Serum toxin-neutralizing antibody responses. Individual toxin-neutralizing antibody titer subsequent to administration of a single dose of 0.01 μg, 0.1 μg, 0.5 μg, 1 μg, 5 μg, 10 μg, or 20 μg or two doses of 20 μg of vaccine. The neutralization of IFN-γ production, expressed as the median (50%) inhibitory concentration (IC50), in the supernatant of human PBMCs stimulated with 0.1 ng of SEB and blocked with serially diluted serum was measured by ELISA. For the recipients of single doses, the circles denote (from left to right) data from the following six time points: the baseline and 7, 14, 21, 28, and 56 days postvaccination.
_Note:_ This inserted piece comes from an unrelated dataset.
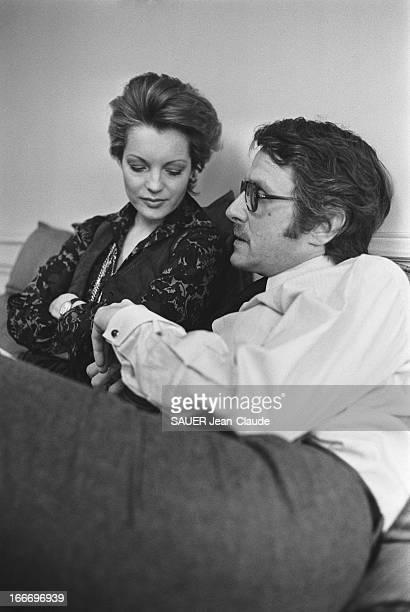 Rendezvous With Romy Schneider And Harry Meyen In Paris Romy SCHNEIDER les yeux baissés assise aux côtés de son mari Harry MEYEN sur un canapé chez...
For the recipients of two doses, the vertical dotted lines indicate the times of administration of the first and second doses, which were day 0 (baseline) and day 21, respectively, and the circles denote (from left to right) data from the following time points: the baseline and 7, 14, 21, 28, 35, 42, 49, and 77 days after administration of the first dose of vaccine. The baseline antibody level and any postvaccination antibody level which failed to achieve a 4-fold increase from that at the baseline are indicated by open circles. Positive responses, defined by ≥4-fold increases in titer compared to that at the baseline, are indicated by shaded circles. One subject in the 10-μg-dose cohort did not consent to storage of that subject's research specimens for future use, and thus, specimens from that subject were not available for assessment of toxin-neutralizing activity.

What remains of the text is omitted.